But while it is convenient for analysts and campaign advisers (us included) to talk about women as a group of voters, and focus on how much candidate X trails candidate Y among women, the reality is more complicated. It's more accurate to think of the gender gap as the accumulation of many smaller margins among different demographic groupings of women, the totality of which lean toward the Democratic column. Within each of these margins are different influences, experiences and socioeconomic realities that, taken together, make the common reference to the gender gap a clear oversimplification.
There are reasons analysts tend to look at it this way, even while many are aware of the complexities it masks. One such reason is that, in most polls, there is simply not enough data to drill too far down into narrower subgroups. A single poll of 500 Massachusetts voters will never give us enough Republican women, for instance, since they make up only about 6 percent of the electorate. When larger data sets are available, such as the national presidential exit polls, enough detail is available to allow analysts to dig deeper.
This year, we have enough data for a closer examination here in Massachusetts. Combining all of the 2,700 interviews back to the beginning of the WBUR tracking poll together yields enough data to break the female vote down into its constituent parts.
Specifically, we were looking for which groups of women tend to favor Democrats by larger margins, and which groups tend to favor Republicans more. In order to account for the fact that the overall margin between Republican gubernatorial candidate Charlie Baker and Democrat Martha Coakley has shifted over the course of the tracking poll, we looked at how much more Democratic or more Republican each groups skews when compared to female voters as a whole. This allows us to see how spread across the political spectrum the different subgroups of women actually are.
The results make a compelling case against the notion of a single "gender gap." Far from being a monolith, there are large differences among women voters based on party, race, geography and socioeconomic status.
- Party: As one might expect, each candidate is winning the women of their respective party. Baker is doing a whopping 74 points better with GOP women than with women overall. But because there are nearly four times as many female Democrats as female Republicans, Coakley's advantage among Democrats carries more weight. Baker also holds a 14-point advantage with unenrolled women, which comprise the largest share of the electorate, but even that lead is overcome by Coakley's Democratic margin.
- Race: Baker does better among white women than women as a whole, mirroring national political dynamics.

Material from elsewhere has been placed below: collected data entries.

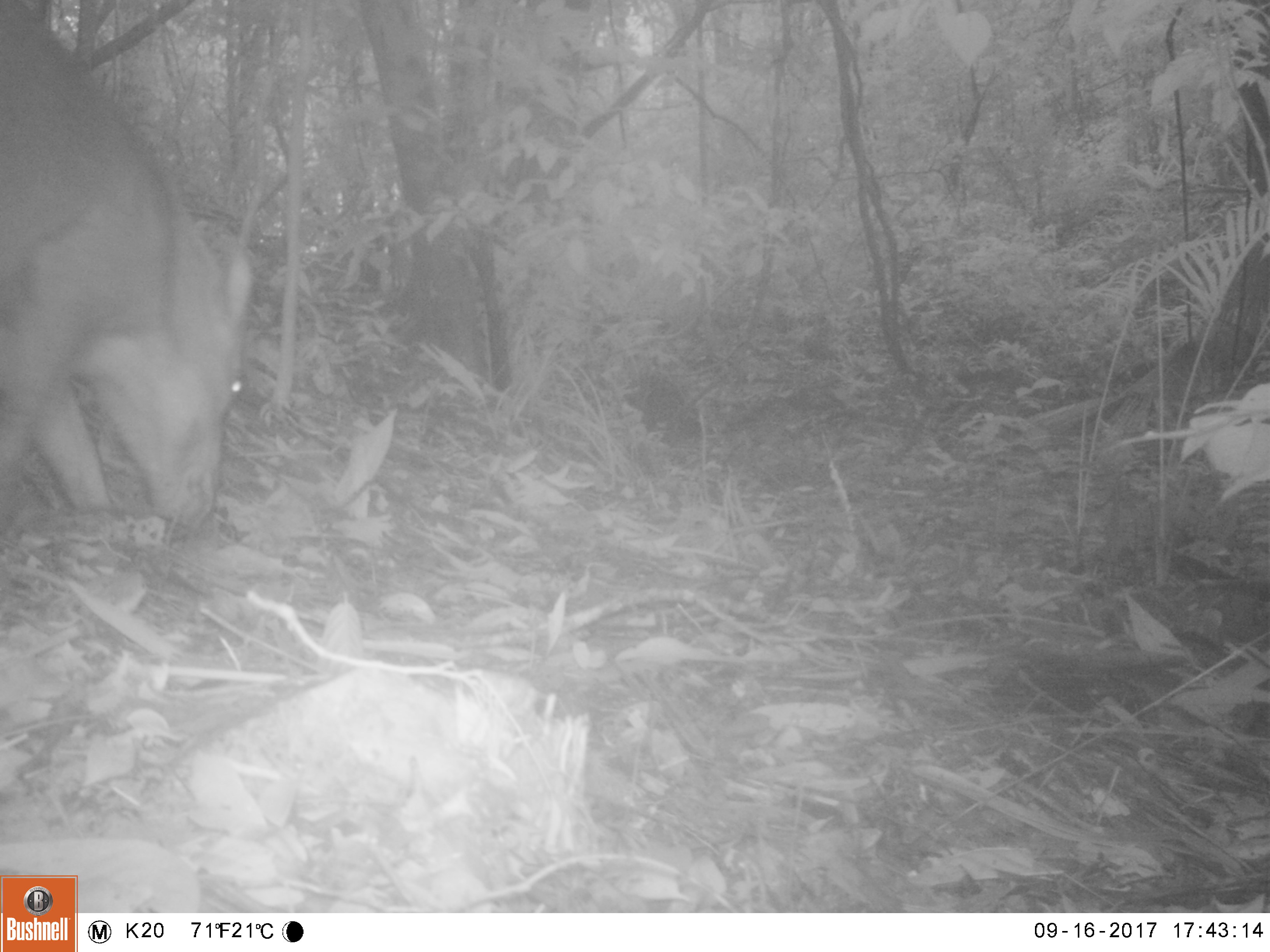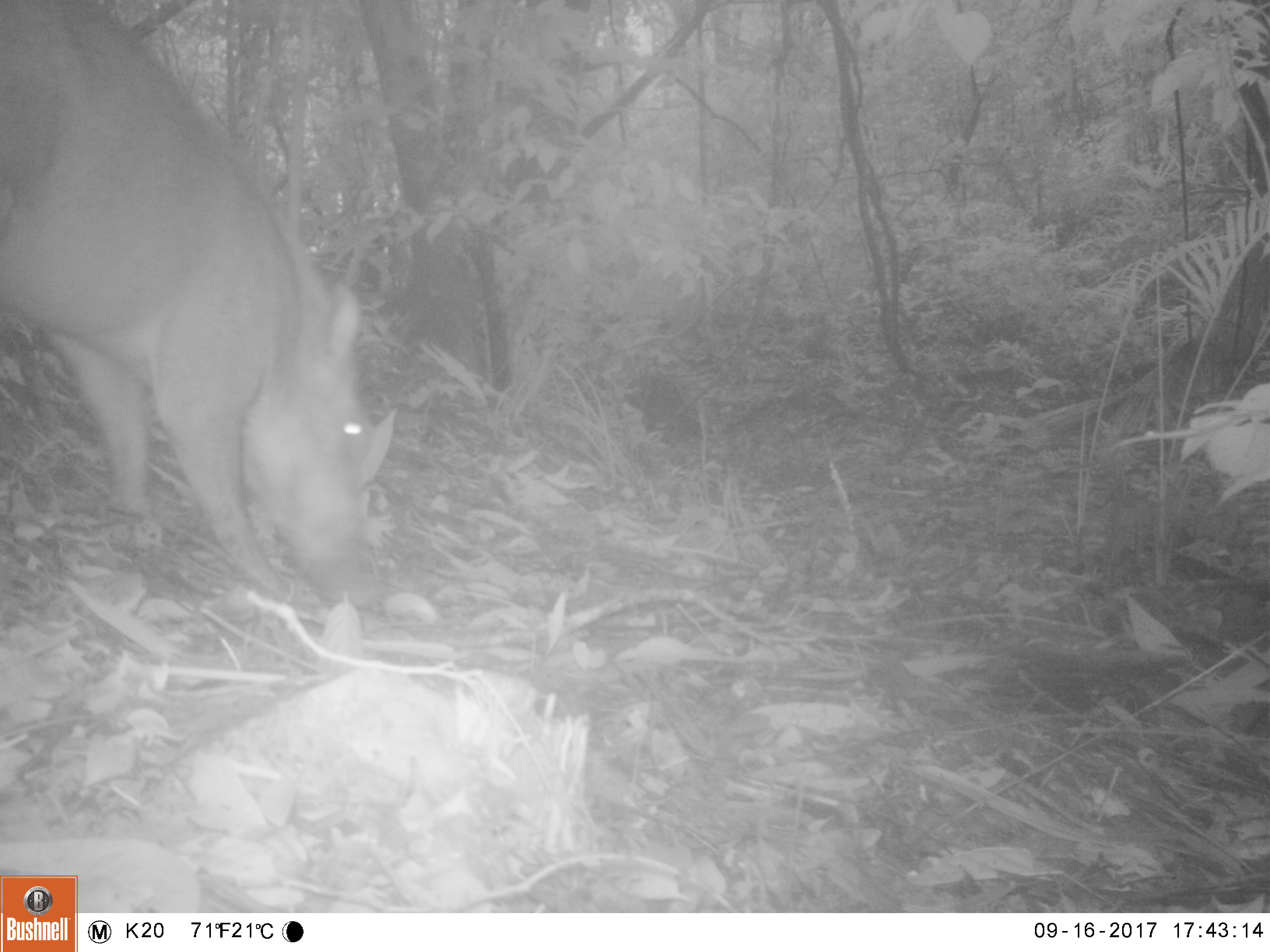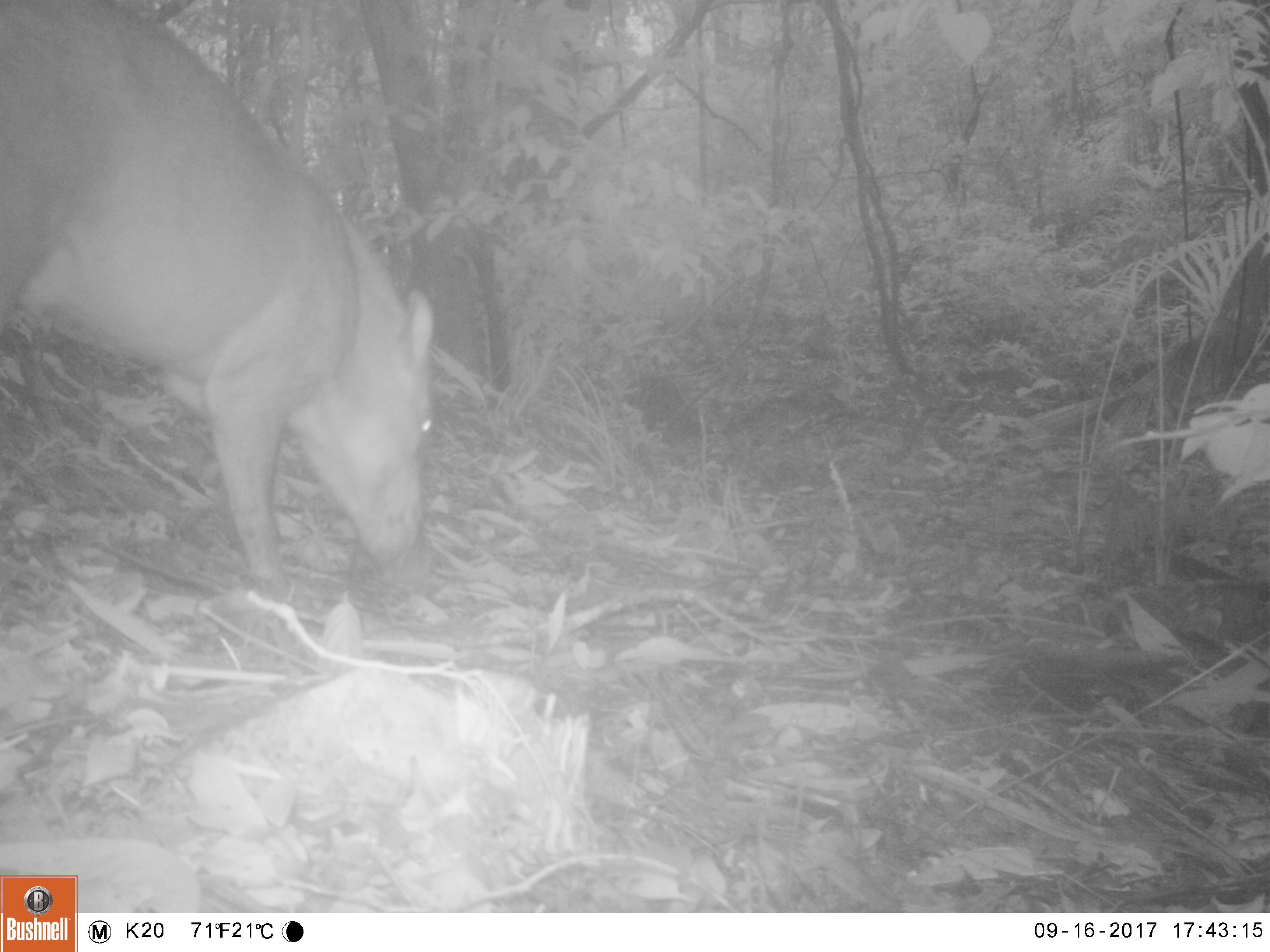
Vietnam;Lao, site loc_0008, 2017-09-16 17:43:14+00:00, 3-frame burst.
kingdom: Animalia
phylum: Chordata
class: Mammalia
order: Artiodactyla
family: Suidae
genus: Sus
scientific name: Sus scrofa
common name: eurasian wild pig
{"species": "eurasian wild pig (Sus scrofa)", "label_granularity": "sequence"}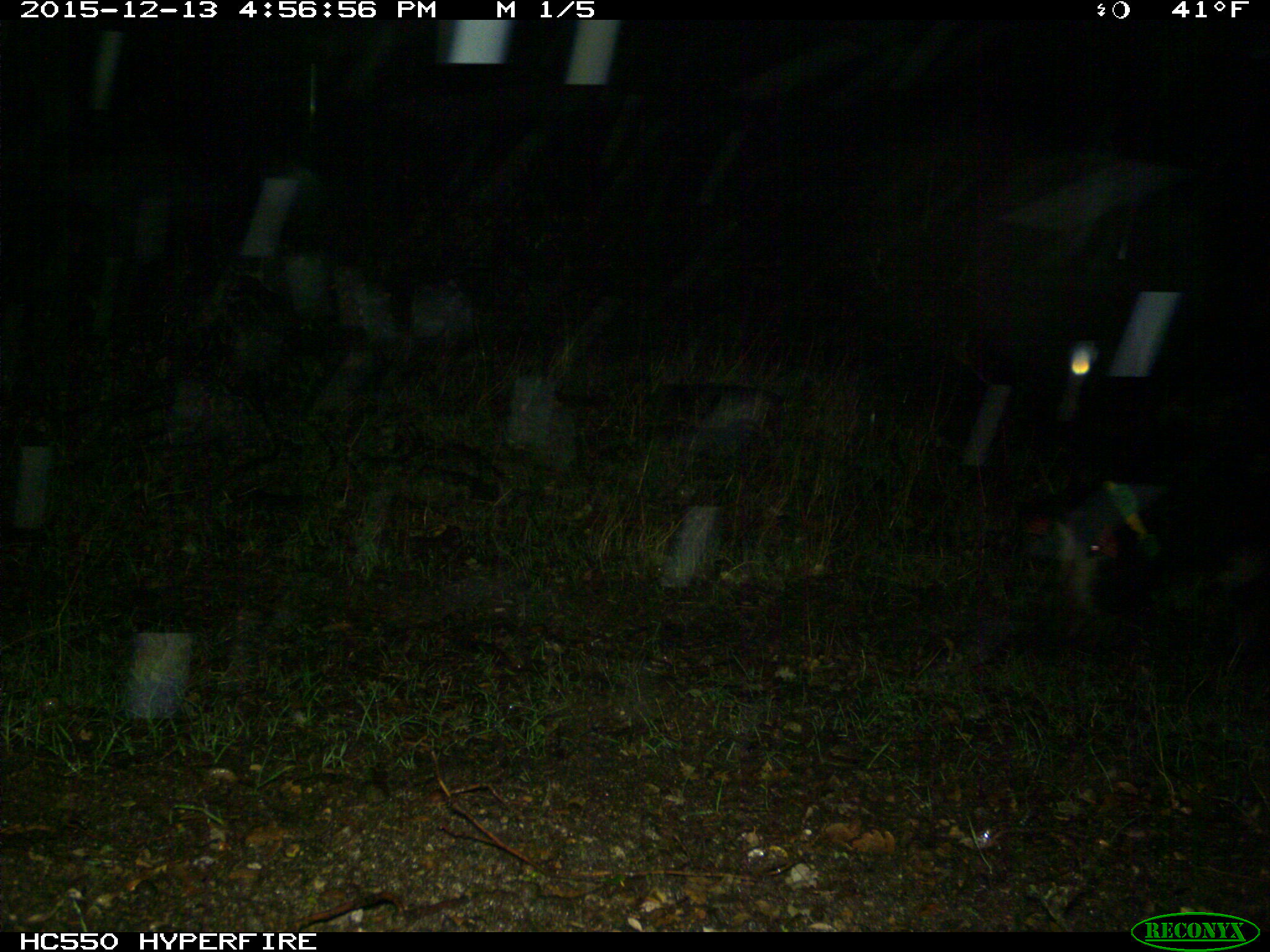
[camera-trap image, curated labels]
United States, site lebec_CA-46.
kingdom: Animalia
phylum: Chordata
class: Mammalia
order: Artiodactyla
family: Suidae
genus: Sus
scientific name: Sus scrofa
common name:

In 2012, Mitt Romney beat Barack Obama among white women (56 percent to 42 percent) but was undone by massive margins for Obama among nonwhite women. The net result was that Obama won "women" by 11 points, which is all some analysts mention. A similar split is present here in Massachusetts, though not quite as large at the moment. Coakley's margin among nonwhite women is 25 points better than women as a whole and serves as a big part of her overall strength among women.
- Geography: Women in Boston and the inner suburbs are much more likely to be with Coakley than women elsewhere. This is deeply interwoven with Democrats' recent successes in Boston and also reflects dynamics related to race, party affiliation and socioeconomic status.
- Socioeconomic status: Women across the socioeconomic spectrum also vote differently. Baker does better among the wealthiest women, but Coakley has the edge with the other income brackets. Coakley leads among the most educated women, while those with less than an advanced degree favor Baker slightly.
One dynamic we have not explored in our own polling is the role of marriage. But all of the factors we have discussed so far are tightly wound in with the so-called "marriage gap," or the tendency of married women to vote more conservatively than unmarried women.
While we have not asked a question of marital status in our tracking polls, others have done so and have speculated about the needed performance for each candidate among married vs unmarried women. By way of example, Obama won among unmarried women by 36 points, while losing married women by 7 to Romney, according to 2012 exit polls. So the gap is large enough that it can easily be the difference between winning and losing.
While some part of these differing voting patterns may have to do with marital status, there are also demographic factors at play. Kay Hymowitz of City Journal summarized it as follows:
Analysts offer a number of theories about the marriage gap: married women are more financially stable and therefore less reliant on government assistance; they care less about reproductive issues than about their pocketbooks and security; when they marry, they adopt their husbands’ political preferences. But the obvious reason for the marriage gap is that for several decades now, married women have become likelier to be white, educated, affluent, and older—demographic groups that leaned Republican in this election.
Similarly, unmarried women voted just the way you’d expect them to, considering their age, income, education, race, and ethnicity.
So is the gender gap as important as pundits make it out to be? Does it even exist? Different subgroups of women vote differently, influenced by their own situations and values. The totality of these patterns do lean Democrat, yes. But it's at least questionable whether the sum is more important than the constituent parts. The overlaps between the demographics of each subgroup make parsing out the truly important factors difficult. But whatever is driving women's choices, the key takeaway is that women do not vote in a single bloc. Campaigns that forget that and try to appeal to women as women, instead of as voters, do so at their own peril.
Steve Koczela is the lead writer for Poll Vault and president of The MassINC Polling Group. Rich Parr is research director of The MassINC Polling Group.